EXCERPT TO READ:
☆ ☆ ☆ ☆ ☆

METHOD AND APPARATUS FOR ASYNCHRONOUS PROCESSOR WITH A TOKEN RING BASED PARALLEL PROCESSOR SCHEDULER
A method of operating a clock-less asynchronous processing system comprising a plurality of successive asynchronous processing components. The method comprises providing a first token signal path in the plurality of processing components to allow propagation of a token through the processing components. Possession of the token by one of the processing components enables the processing component to conduct a transaction with a resource component that is shared among the processing components. The method comprises propagating the token from one processing component to another processing component along the token signal path.
This application claims priority under 35 USC 119(e) to U.S. Provisional Application Ser. Nos. 61/874,794, 61/874,810, 61/874,856, 61/874,914, 61/874,880, 61/874,889, and 61/874,866, all filed on Sep. 6, 2013, and all of which are incorporated herein by reference.

☆ ☆ ☆ ☆ ☆

PROBLEMS TO WORK ON:
a – Answer these questions from the patent excerpt on the asynchronous processor:
(i) What does possession of the token allow a processing component to do?
(ii) On what date were the provisional applications filed?
(iii) How many provisional application serial numbers are listed?
b – Write the next part of the patent excerpt on the asynchronous processor, picking up after its final sentence.
The data after the patent excerpt is separate material and has no connection to it.

[Collected data]
☆ ☆ ☆ ☆ ☆

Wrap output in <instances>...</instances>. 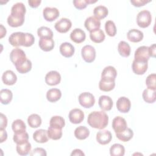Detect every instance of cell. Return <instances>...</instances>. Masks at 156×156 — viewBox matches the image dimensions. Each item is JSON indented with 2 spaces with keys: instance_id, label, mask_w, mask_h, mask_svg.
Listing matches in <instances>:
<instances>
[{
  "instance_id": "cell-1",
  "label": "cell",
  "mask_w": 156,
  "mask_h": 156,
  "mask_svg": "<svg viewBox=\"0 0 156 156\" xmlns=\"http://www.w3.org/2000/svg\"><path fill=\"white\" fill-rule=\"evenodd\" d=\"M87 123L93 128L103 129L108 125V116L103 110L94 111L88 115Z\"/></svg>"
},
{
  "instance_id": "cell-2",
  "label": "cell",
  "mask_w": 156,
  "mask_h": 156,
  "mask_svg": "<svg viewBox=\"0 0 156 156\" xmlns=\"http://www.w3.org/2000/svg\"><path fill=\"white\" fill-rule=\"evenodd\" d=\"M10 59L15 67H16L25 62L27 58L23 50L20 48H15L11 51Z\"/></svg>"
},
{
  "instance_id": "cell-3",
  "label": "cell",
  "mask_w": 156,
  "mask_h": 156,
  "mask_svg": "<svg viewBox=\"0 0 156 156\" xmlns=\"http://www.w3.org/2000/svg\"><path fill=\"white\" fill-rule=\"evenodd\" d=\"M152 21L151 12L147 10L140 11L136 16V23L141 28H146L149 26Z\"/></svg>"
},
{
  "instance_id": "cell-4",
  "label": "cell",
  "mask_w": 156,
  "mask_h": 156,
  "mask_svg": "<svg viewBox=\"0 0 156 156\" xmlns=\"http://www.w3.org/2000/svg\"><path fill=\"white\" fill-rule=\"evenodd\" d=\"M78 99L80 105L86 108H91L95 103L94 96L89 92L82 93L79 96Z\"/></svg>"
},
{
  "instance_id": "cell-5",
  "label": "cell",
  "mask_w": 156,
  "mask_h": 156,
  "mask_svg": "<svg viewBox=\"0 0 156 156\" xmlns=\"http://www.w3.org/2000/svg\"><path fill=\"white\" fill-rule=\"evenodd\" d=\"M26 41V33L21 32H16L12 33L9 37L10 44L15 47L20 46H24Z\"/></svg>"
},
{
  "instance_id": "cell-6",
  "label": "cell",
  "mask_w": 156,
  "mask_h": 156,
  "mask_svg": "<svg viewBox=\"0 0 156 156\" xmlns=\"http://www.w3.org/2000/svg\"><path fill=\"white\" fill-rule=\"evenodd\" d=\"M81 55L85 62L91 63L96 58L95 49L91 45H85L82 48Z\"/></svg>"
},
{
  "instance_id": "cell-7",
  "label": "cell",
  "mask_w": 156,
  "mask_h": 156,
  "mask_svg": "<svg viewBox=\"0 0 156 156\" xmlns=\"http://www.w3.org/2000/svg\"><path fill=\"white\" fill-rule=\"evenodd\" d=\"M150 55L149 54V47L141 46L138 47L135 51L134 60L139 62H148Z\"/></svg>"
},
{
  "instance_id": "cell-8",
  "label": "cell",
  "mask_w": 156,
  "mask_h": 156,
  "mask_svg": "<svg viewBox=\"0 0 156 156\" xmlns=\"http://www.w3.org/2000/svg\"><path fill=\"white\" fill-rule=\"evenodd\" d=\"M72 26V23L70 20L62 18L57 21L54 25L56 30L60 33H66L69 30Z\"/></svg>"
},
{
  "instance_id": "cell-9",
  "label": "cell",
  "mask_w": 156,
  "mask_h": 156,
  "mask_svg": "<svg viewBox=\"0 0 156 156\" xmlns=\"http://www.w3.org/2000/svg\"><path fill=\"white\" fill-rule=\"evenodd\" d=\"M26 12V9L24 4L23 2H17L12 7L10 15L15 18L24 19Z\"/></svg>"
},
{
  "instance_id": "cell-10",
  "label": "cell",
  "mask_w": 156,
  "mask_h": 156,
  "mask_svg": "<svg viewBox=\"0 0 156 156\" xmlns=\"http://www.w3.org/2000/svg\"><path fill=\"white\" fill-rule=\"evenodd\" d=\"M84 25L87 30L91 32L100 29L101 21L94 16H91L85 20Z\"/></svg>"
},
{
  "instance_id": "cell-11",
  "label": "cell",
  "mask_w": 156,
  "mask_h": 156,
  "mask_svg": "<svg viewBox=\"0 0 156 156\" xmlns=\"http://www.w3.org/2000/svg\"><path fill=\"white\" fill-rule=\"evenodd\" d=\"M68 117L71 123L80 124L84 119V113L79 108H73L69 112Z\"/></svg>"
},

☆ ☆ ☆ ☆ ☆

TASK-BY-TASK RESULTS:
a –
(i) It allows the processing component to conduct a transaction with a resource component that is shared among the processing components.
(ii) Sep. 6, 2013.
(iii) Seven.

b –
This application is related to:
U.S. patent application Ser. No. ______ entitled “METHOD AND APPARATUS FOR ASYNCHRONOUS PROCESSOR WITH FAST AND SLOW MODE” and filed on the same date herewith, and identified by attorney docket number HUAW07-06583, and which is incorporated herein by reference;
U.S. patent application Ser. No. ______ entitled “METHOD AND APPARATUS FOR ASYNCHRONOUS PROCESSOR REMOVAL OF META-STABILITY” and filed on the same date herewith, and identified by attorney docket number HUAW07-06400, and which is incorporated herein by reference;
U.S. patent application Ser. No. ______ entitled “METHOD AND APPARATUS FOR ASYNCHRONOUS PROCESSOR WITH A TOKEN RING BASED PARALLEL PROCESSOR SCHEDULER” and filed on the same date herewith, and identified by attorney docket number HUAW07-06376, and which is incorporated herein by reference;
U.S. patent application Ser. No. ______ entitled “METHOD AND APPARATUS FOR ASYNCHRONOUS PROCESSOR PIPELINE AND BYPASS PASSING” and filed on the same date herewith, and identified by attorney docket number HUAW07-06364, and which is incorporated herein by reference; and
U.S. patent application Ser. No. ______ entitled “METHOD AND APPARATUS FOR ASYNCHRONOUS PROCESSOR BASED ON CLOCK DELAY ADJUSTMENT” and filed on the same date herewith, and identified by attorney docket number HUAW07-06351, and which is incorporated herein by reference.
TECHNICAL FIELDThe present disclosure relates generally to asynchronous processors, and more particularly to an asynchronous processor with a token ring based parallel processor scheduler.
BACKGROUNDHigh performance synchronous digital processing systems utilize pipelining to increase parallel performance and throughput. In synchronous systems, pipelining results in many partitioned or subdivided smaller blocks or stages and a system clock is applied to registers between the blocks/stages. The system clock initiates movement of the processing and data from one stage to the next, and the processing in each stage must be completed during one fixed clock cycle. When certain stages take less time than a clock cycle to complete processing, the next processing stages must wait—increasing processing delays (which are additive).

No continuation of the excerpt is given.